The importance of establishing an adequate and relevant database of information is now widely recognized and the trend for its compilation has been toward digital recording in support of the existing paper library information. The provision of geological information together with its interpretation and the means of giving advice are now established components of decision support within headquarters at Corps and Division. Generally the tasks have to be dealt with in emergency situations and so time is very short by comparison with comparable civilian projects. What is primarily required is a rapid assessment of the ground conditions within the context of the prevailing military situation. For the advice to be useful, it has to be presented in a manner compatible with the standard military format and avoiding use of technical jargon.

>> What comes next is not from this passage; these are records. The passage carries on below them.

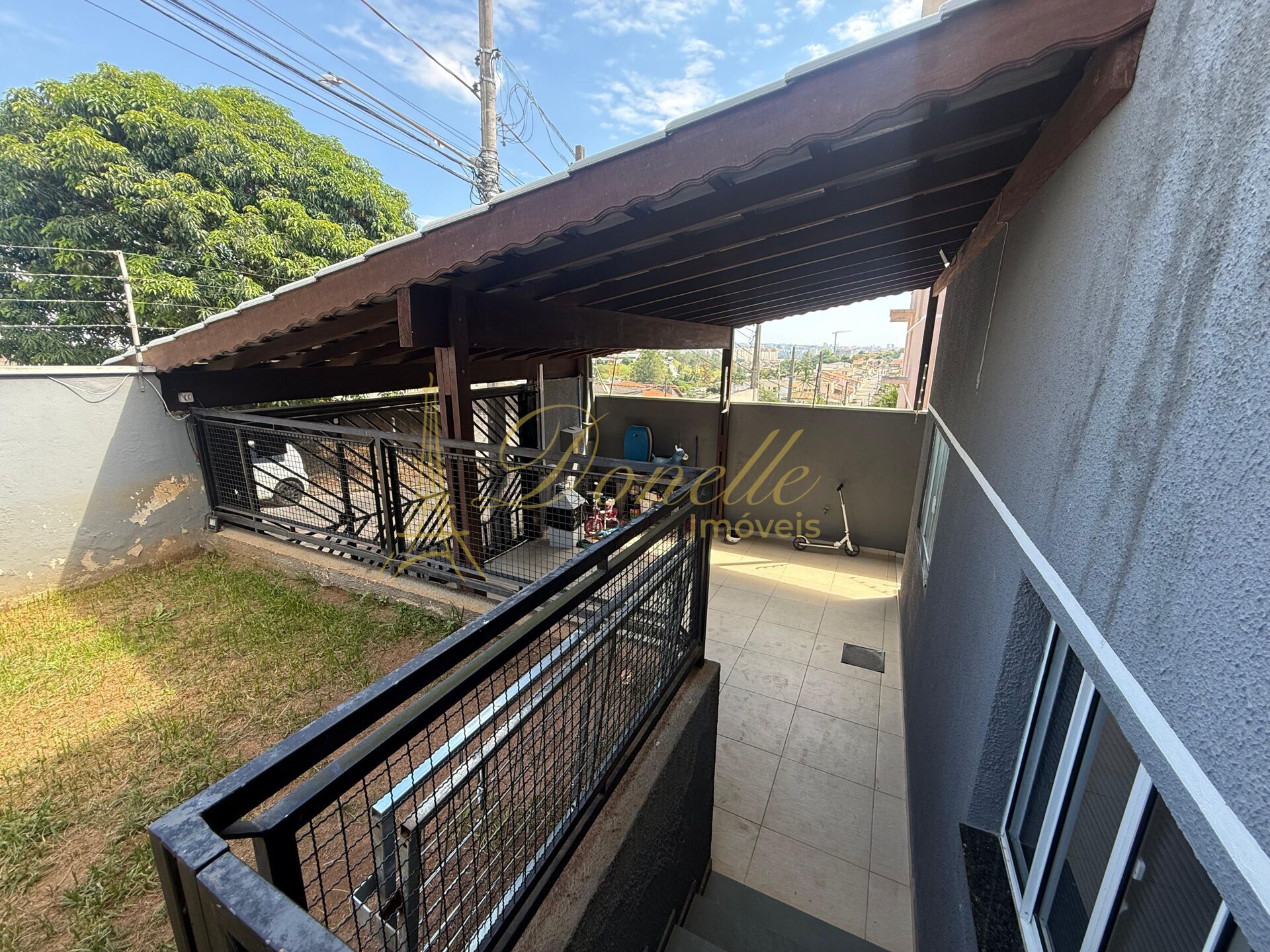 Casa, 3 quartos, 98 m² - Foto 45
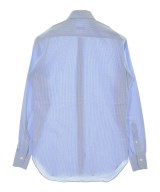 Errico Formicola（エリコフォルミコラ）ドレスシャツ 白 サイズ:37(XS位) メンズ/2200690394061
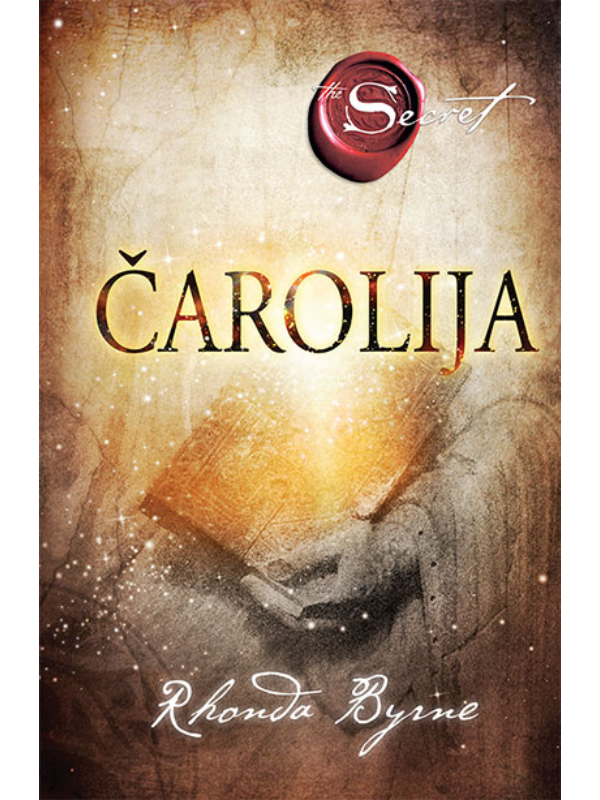9788663693357 Čarolija - Image 1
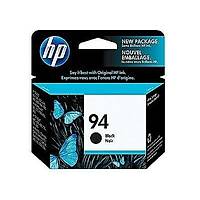 HP 94 C8765WC Siyah Orjinal Kartu - 460c-460cb-5740-5940-6520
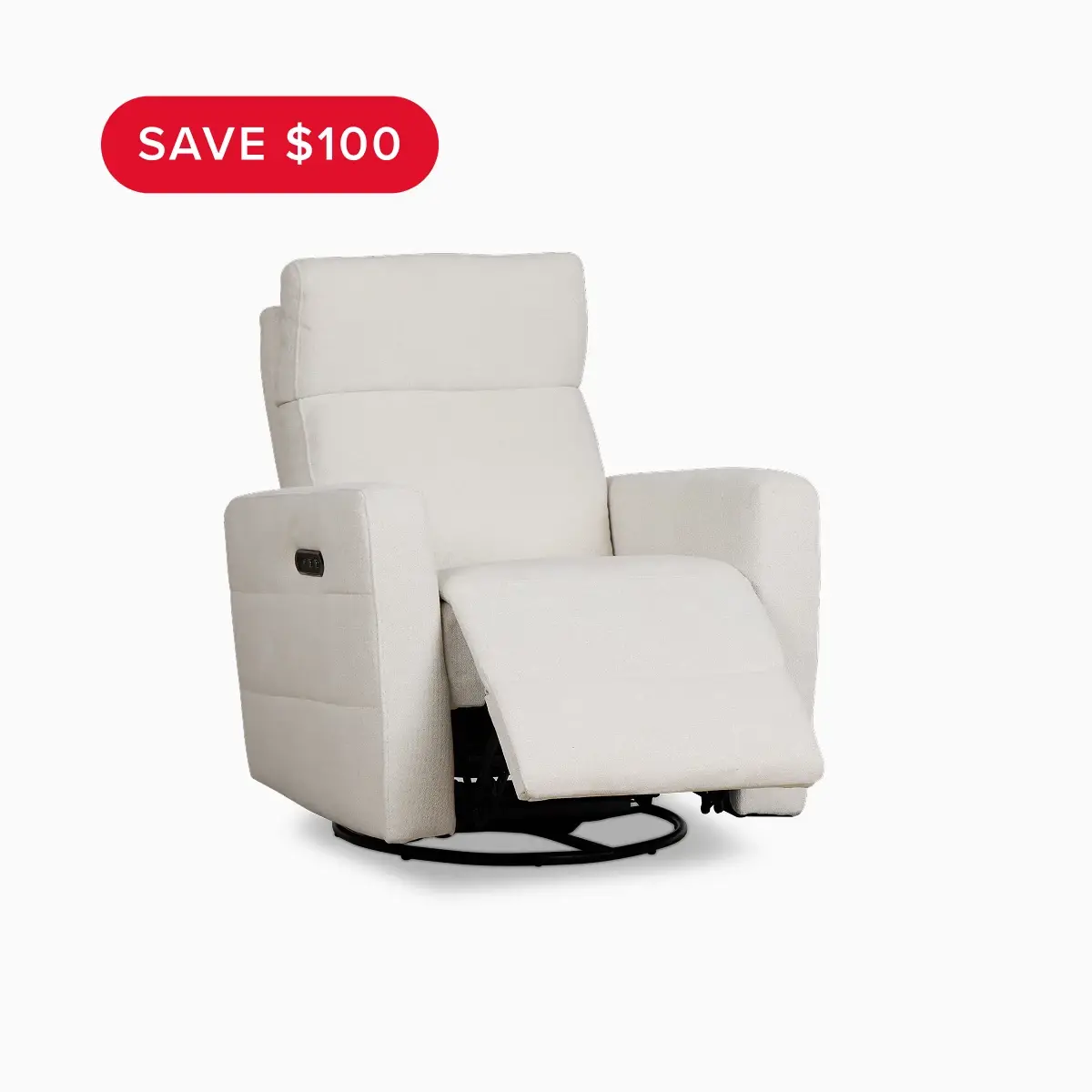 Rae Recliner
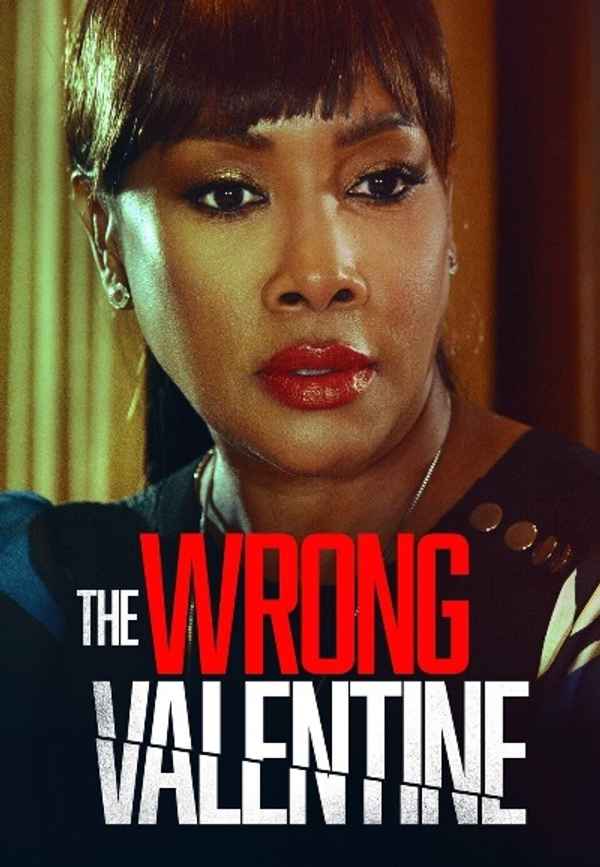 The Wrong Valentine Poster 4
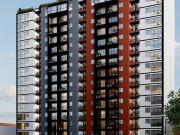 PROYECTO INMOBILIARIO FLATS Y DÚPLEX 1, 2 Y 3 D. AV. LA...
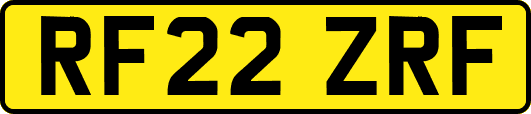 RF22ZRF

Construction work is required in support of the battle: preparing defenses, supporting an advance and consolidating the new positions. Interaction of these works with the ground and the supply of natural materials, particularly water, requires characterization and management sensitive to the contemporary military operations. Local supplies, even if undamaged, are unlikely to be able to sustain the quantities required by the influx of large numbers of troops. Health risks from poor water, not only due to natural bacteria but also deliberately contaminated from terrorist sabotage or NBC attack, require that suitable supplies be established early in the campaign.
Recent actions in the Falkland Islands, the Persian Gulf, and mainland Europe demonstrate how military geology has been used, directly or indirectly, by the British armed forces. The trend throughout the 20th century has been of increased mobility during armed conflict, although the scale of operations has varied enormously.